**Selected excerpt:**

***

In work on the solar system, which is also the domain that is studied in the current paper, Parnafes (2012) studied students’ model construction using drawings, including those of situations representing the cause of solar and lunar eclipses. She found that the external, “tangible” aspects of the drawings helped students to retain the record of earlier explanations and to use these to construct deeper explanations and conceptualizations.

During the model building process, experimentation is not necessarily the only form of evaluation of the model. The focus is often more on the consistency, parsimony and plausibility of the new model. It is also important to assess whether the model will provide results that match expectations. Computer simulation can help in this evaluation, and its results can feed back into improvements of the model.

In the current paper, we take on the challenge of providing relatively young children with a realistic scientific modeling activity. Our aim is to let children create models of a phenomenon of which they have at least partial knowledge. For the phenomenon to be modeled, we therefore chose a topic from astronomy: the structure of the solar system and the origin of eclipses. Most children learn at a young age that the Earth orbits around the Sun and rotates about its own axis. However, they may know less about the role of the moon as orbiting around the Earth and causing eclipses. The goal of the modeling activity was for the children to express their understanding of the solar system by creating a model and to use the model to extend that understanding.

***

**Collected data:**
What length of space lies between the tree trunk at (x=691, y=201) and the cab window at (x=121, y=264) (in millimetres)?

***

**Written exercise:**
Carry on the passage about children building models of the solar system and eclipses, starting after its final sentence.

**The response:**
For the target age group (7–15), creating quantitative models using computer programs or dynamical modeling tools such as Stella (Steed 1992) or Co-Lab (van Joolingen et al. 2005) is not feasible, because children in that age group generally do not have the knowledge and skills needed to use such tools. Alternative tools such as Model-It (Jackson et al. 1994) do not require the programming or specification of quantitative rules that these tools require, but are still based on formal mathematical relations.

In the study we present in this article, we introduce a drawing-based modeling tool called SimSketch that allows learners to create models based on drawings. SimSketch is designed to bring modeling within the reach of young learners starting from approximately 8 years old.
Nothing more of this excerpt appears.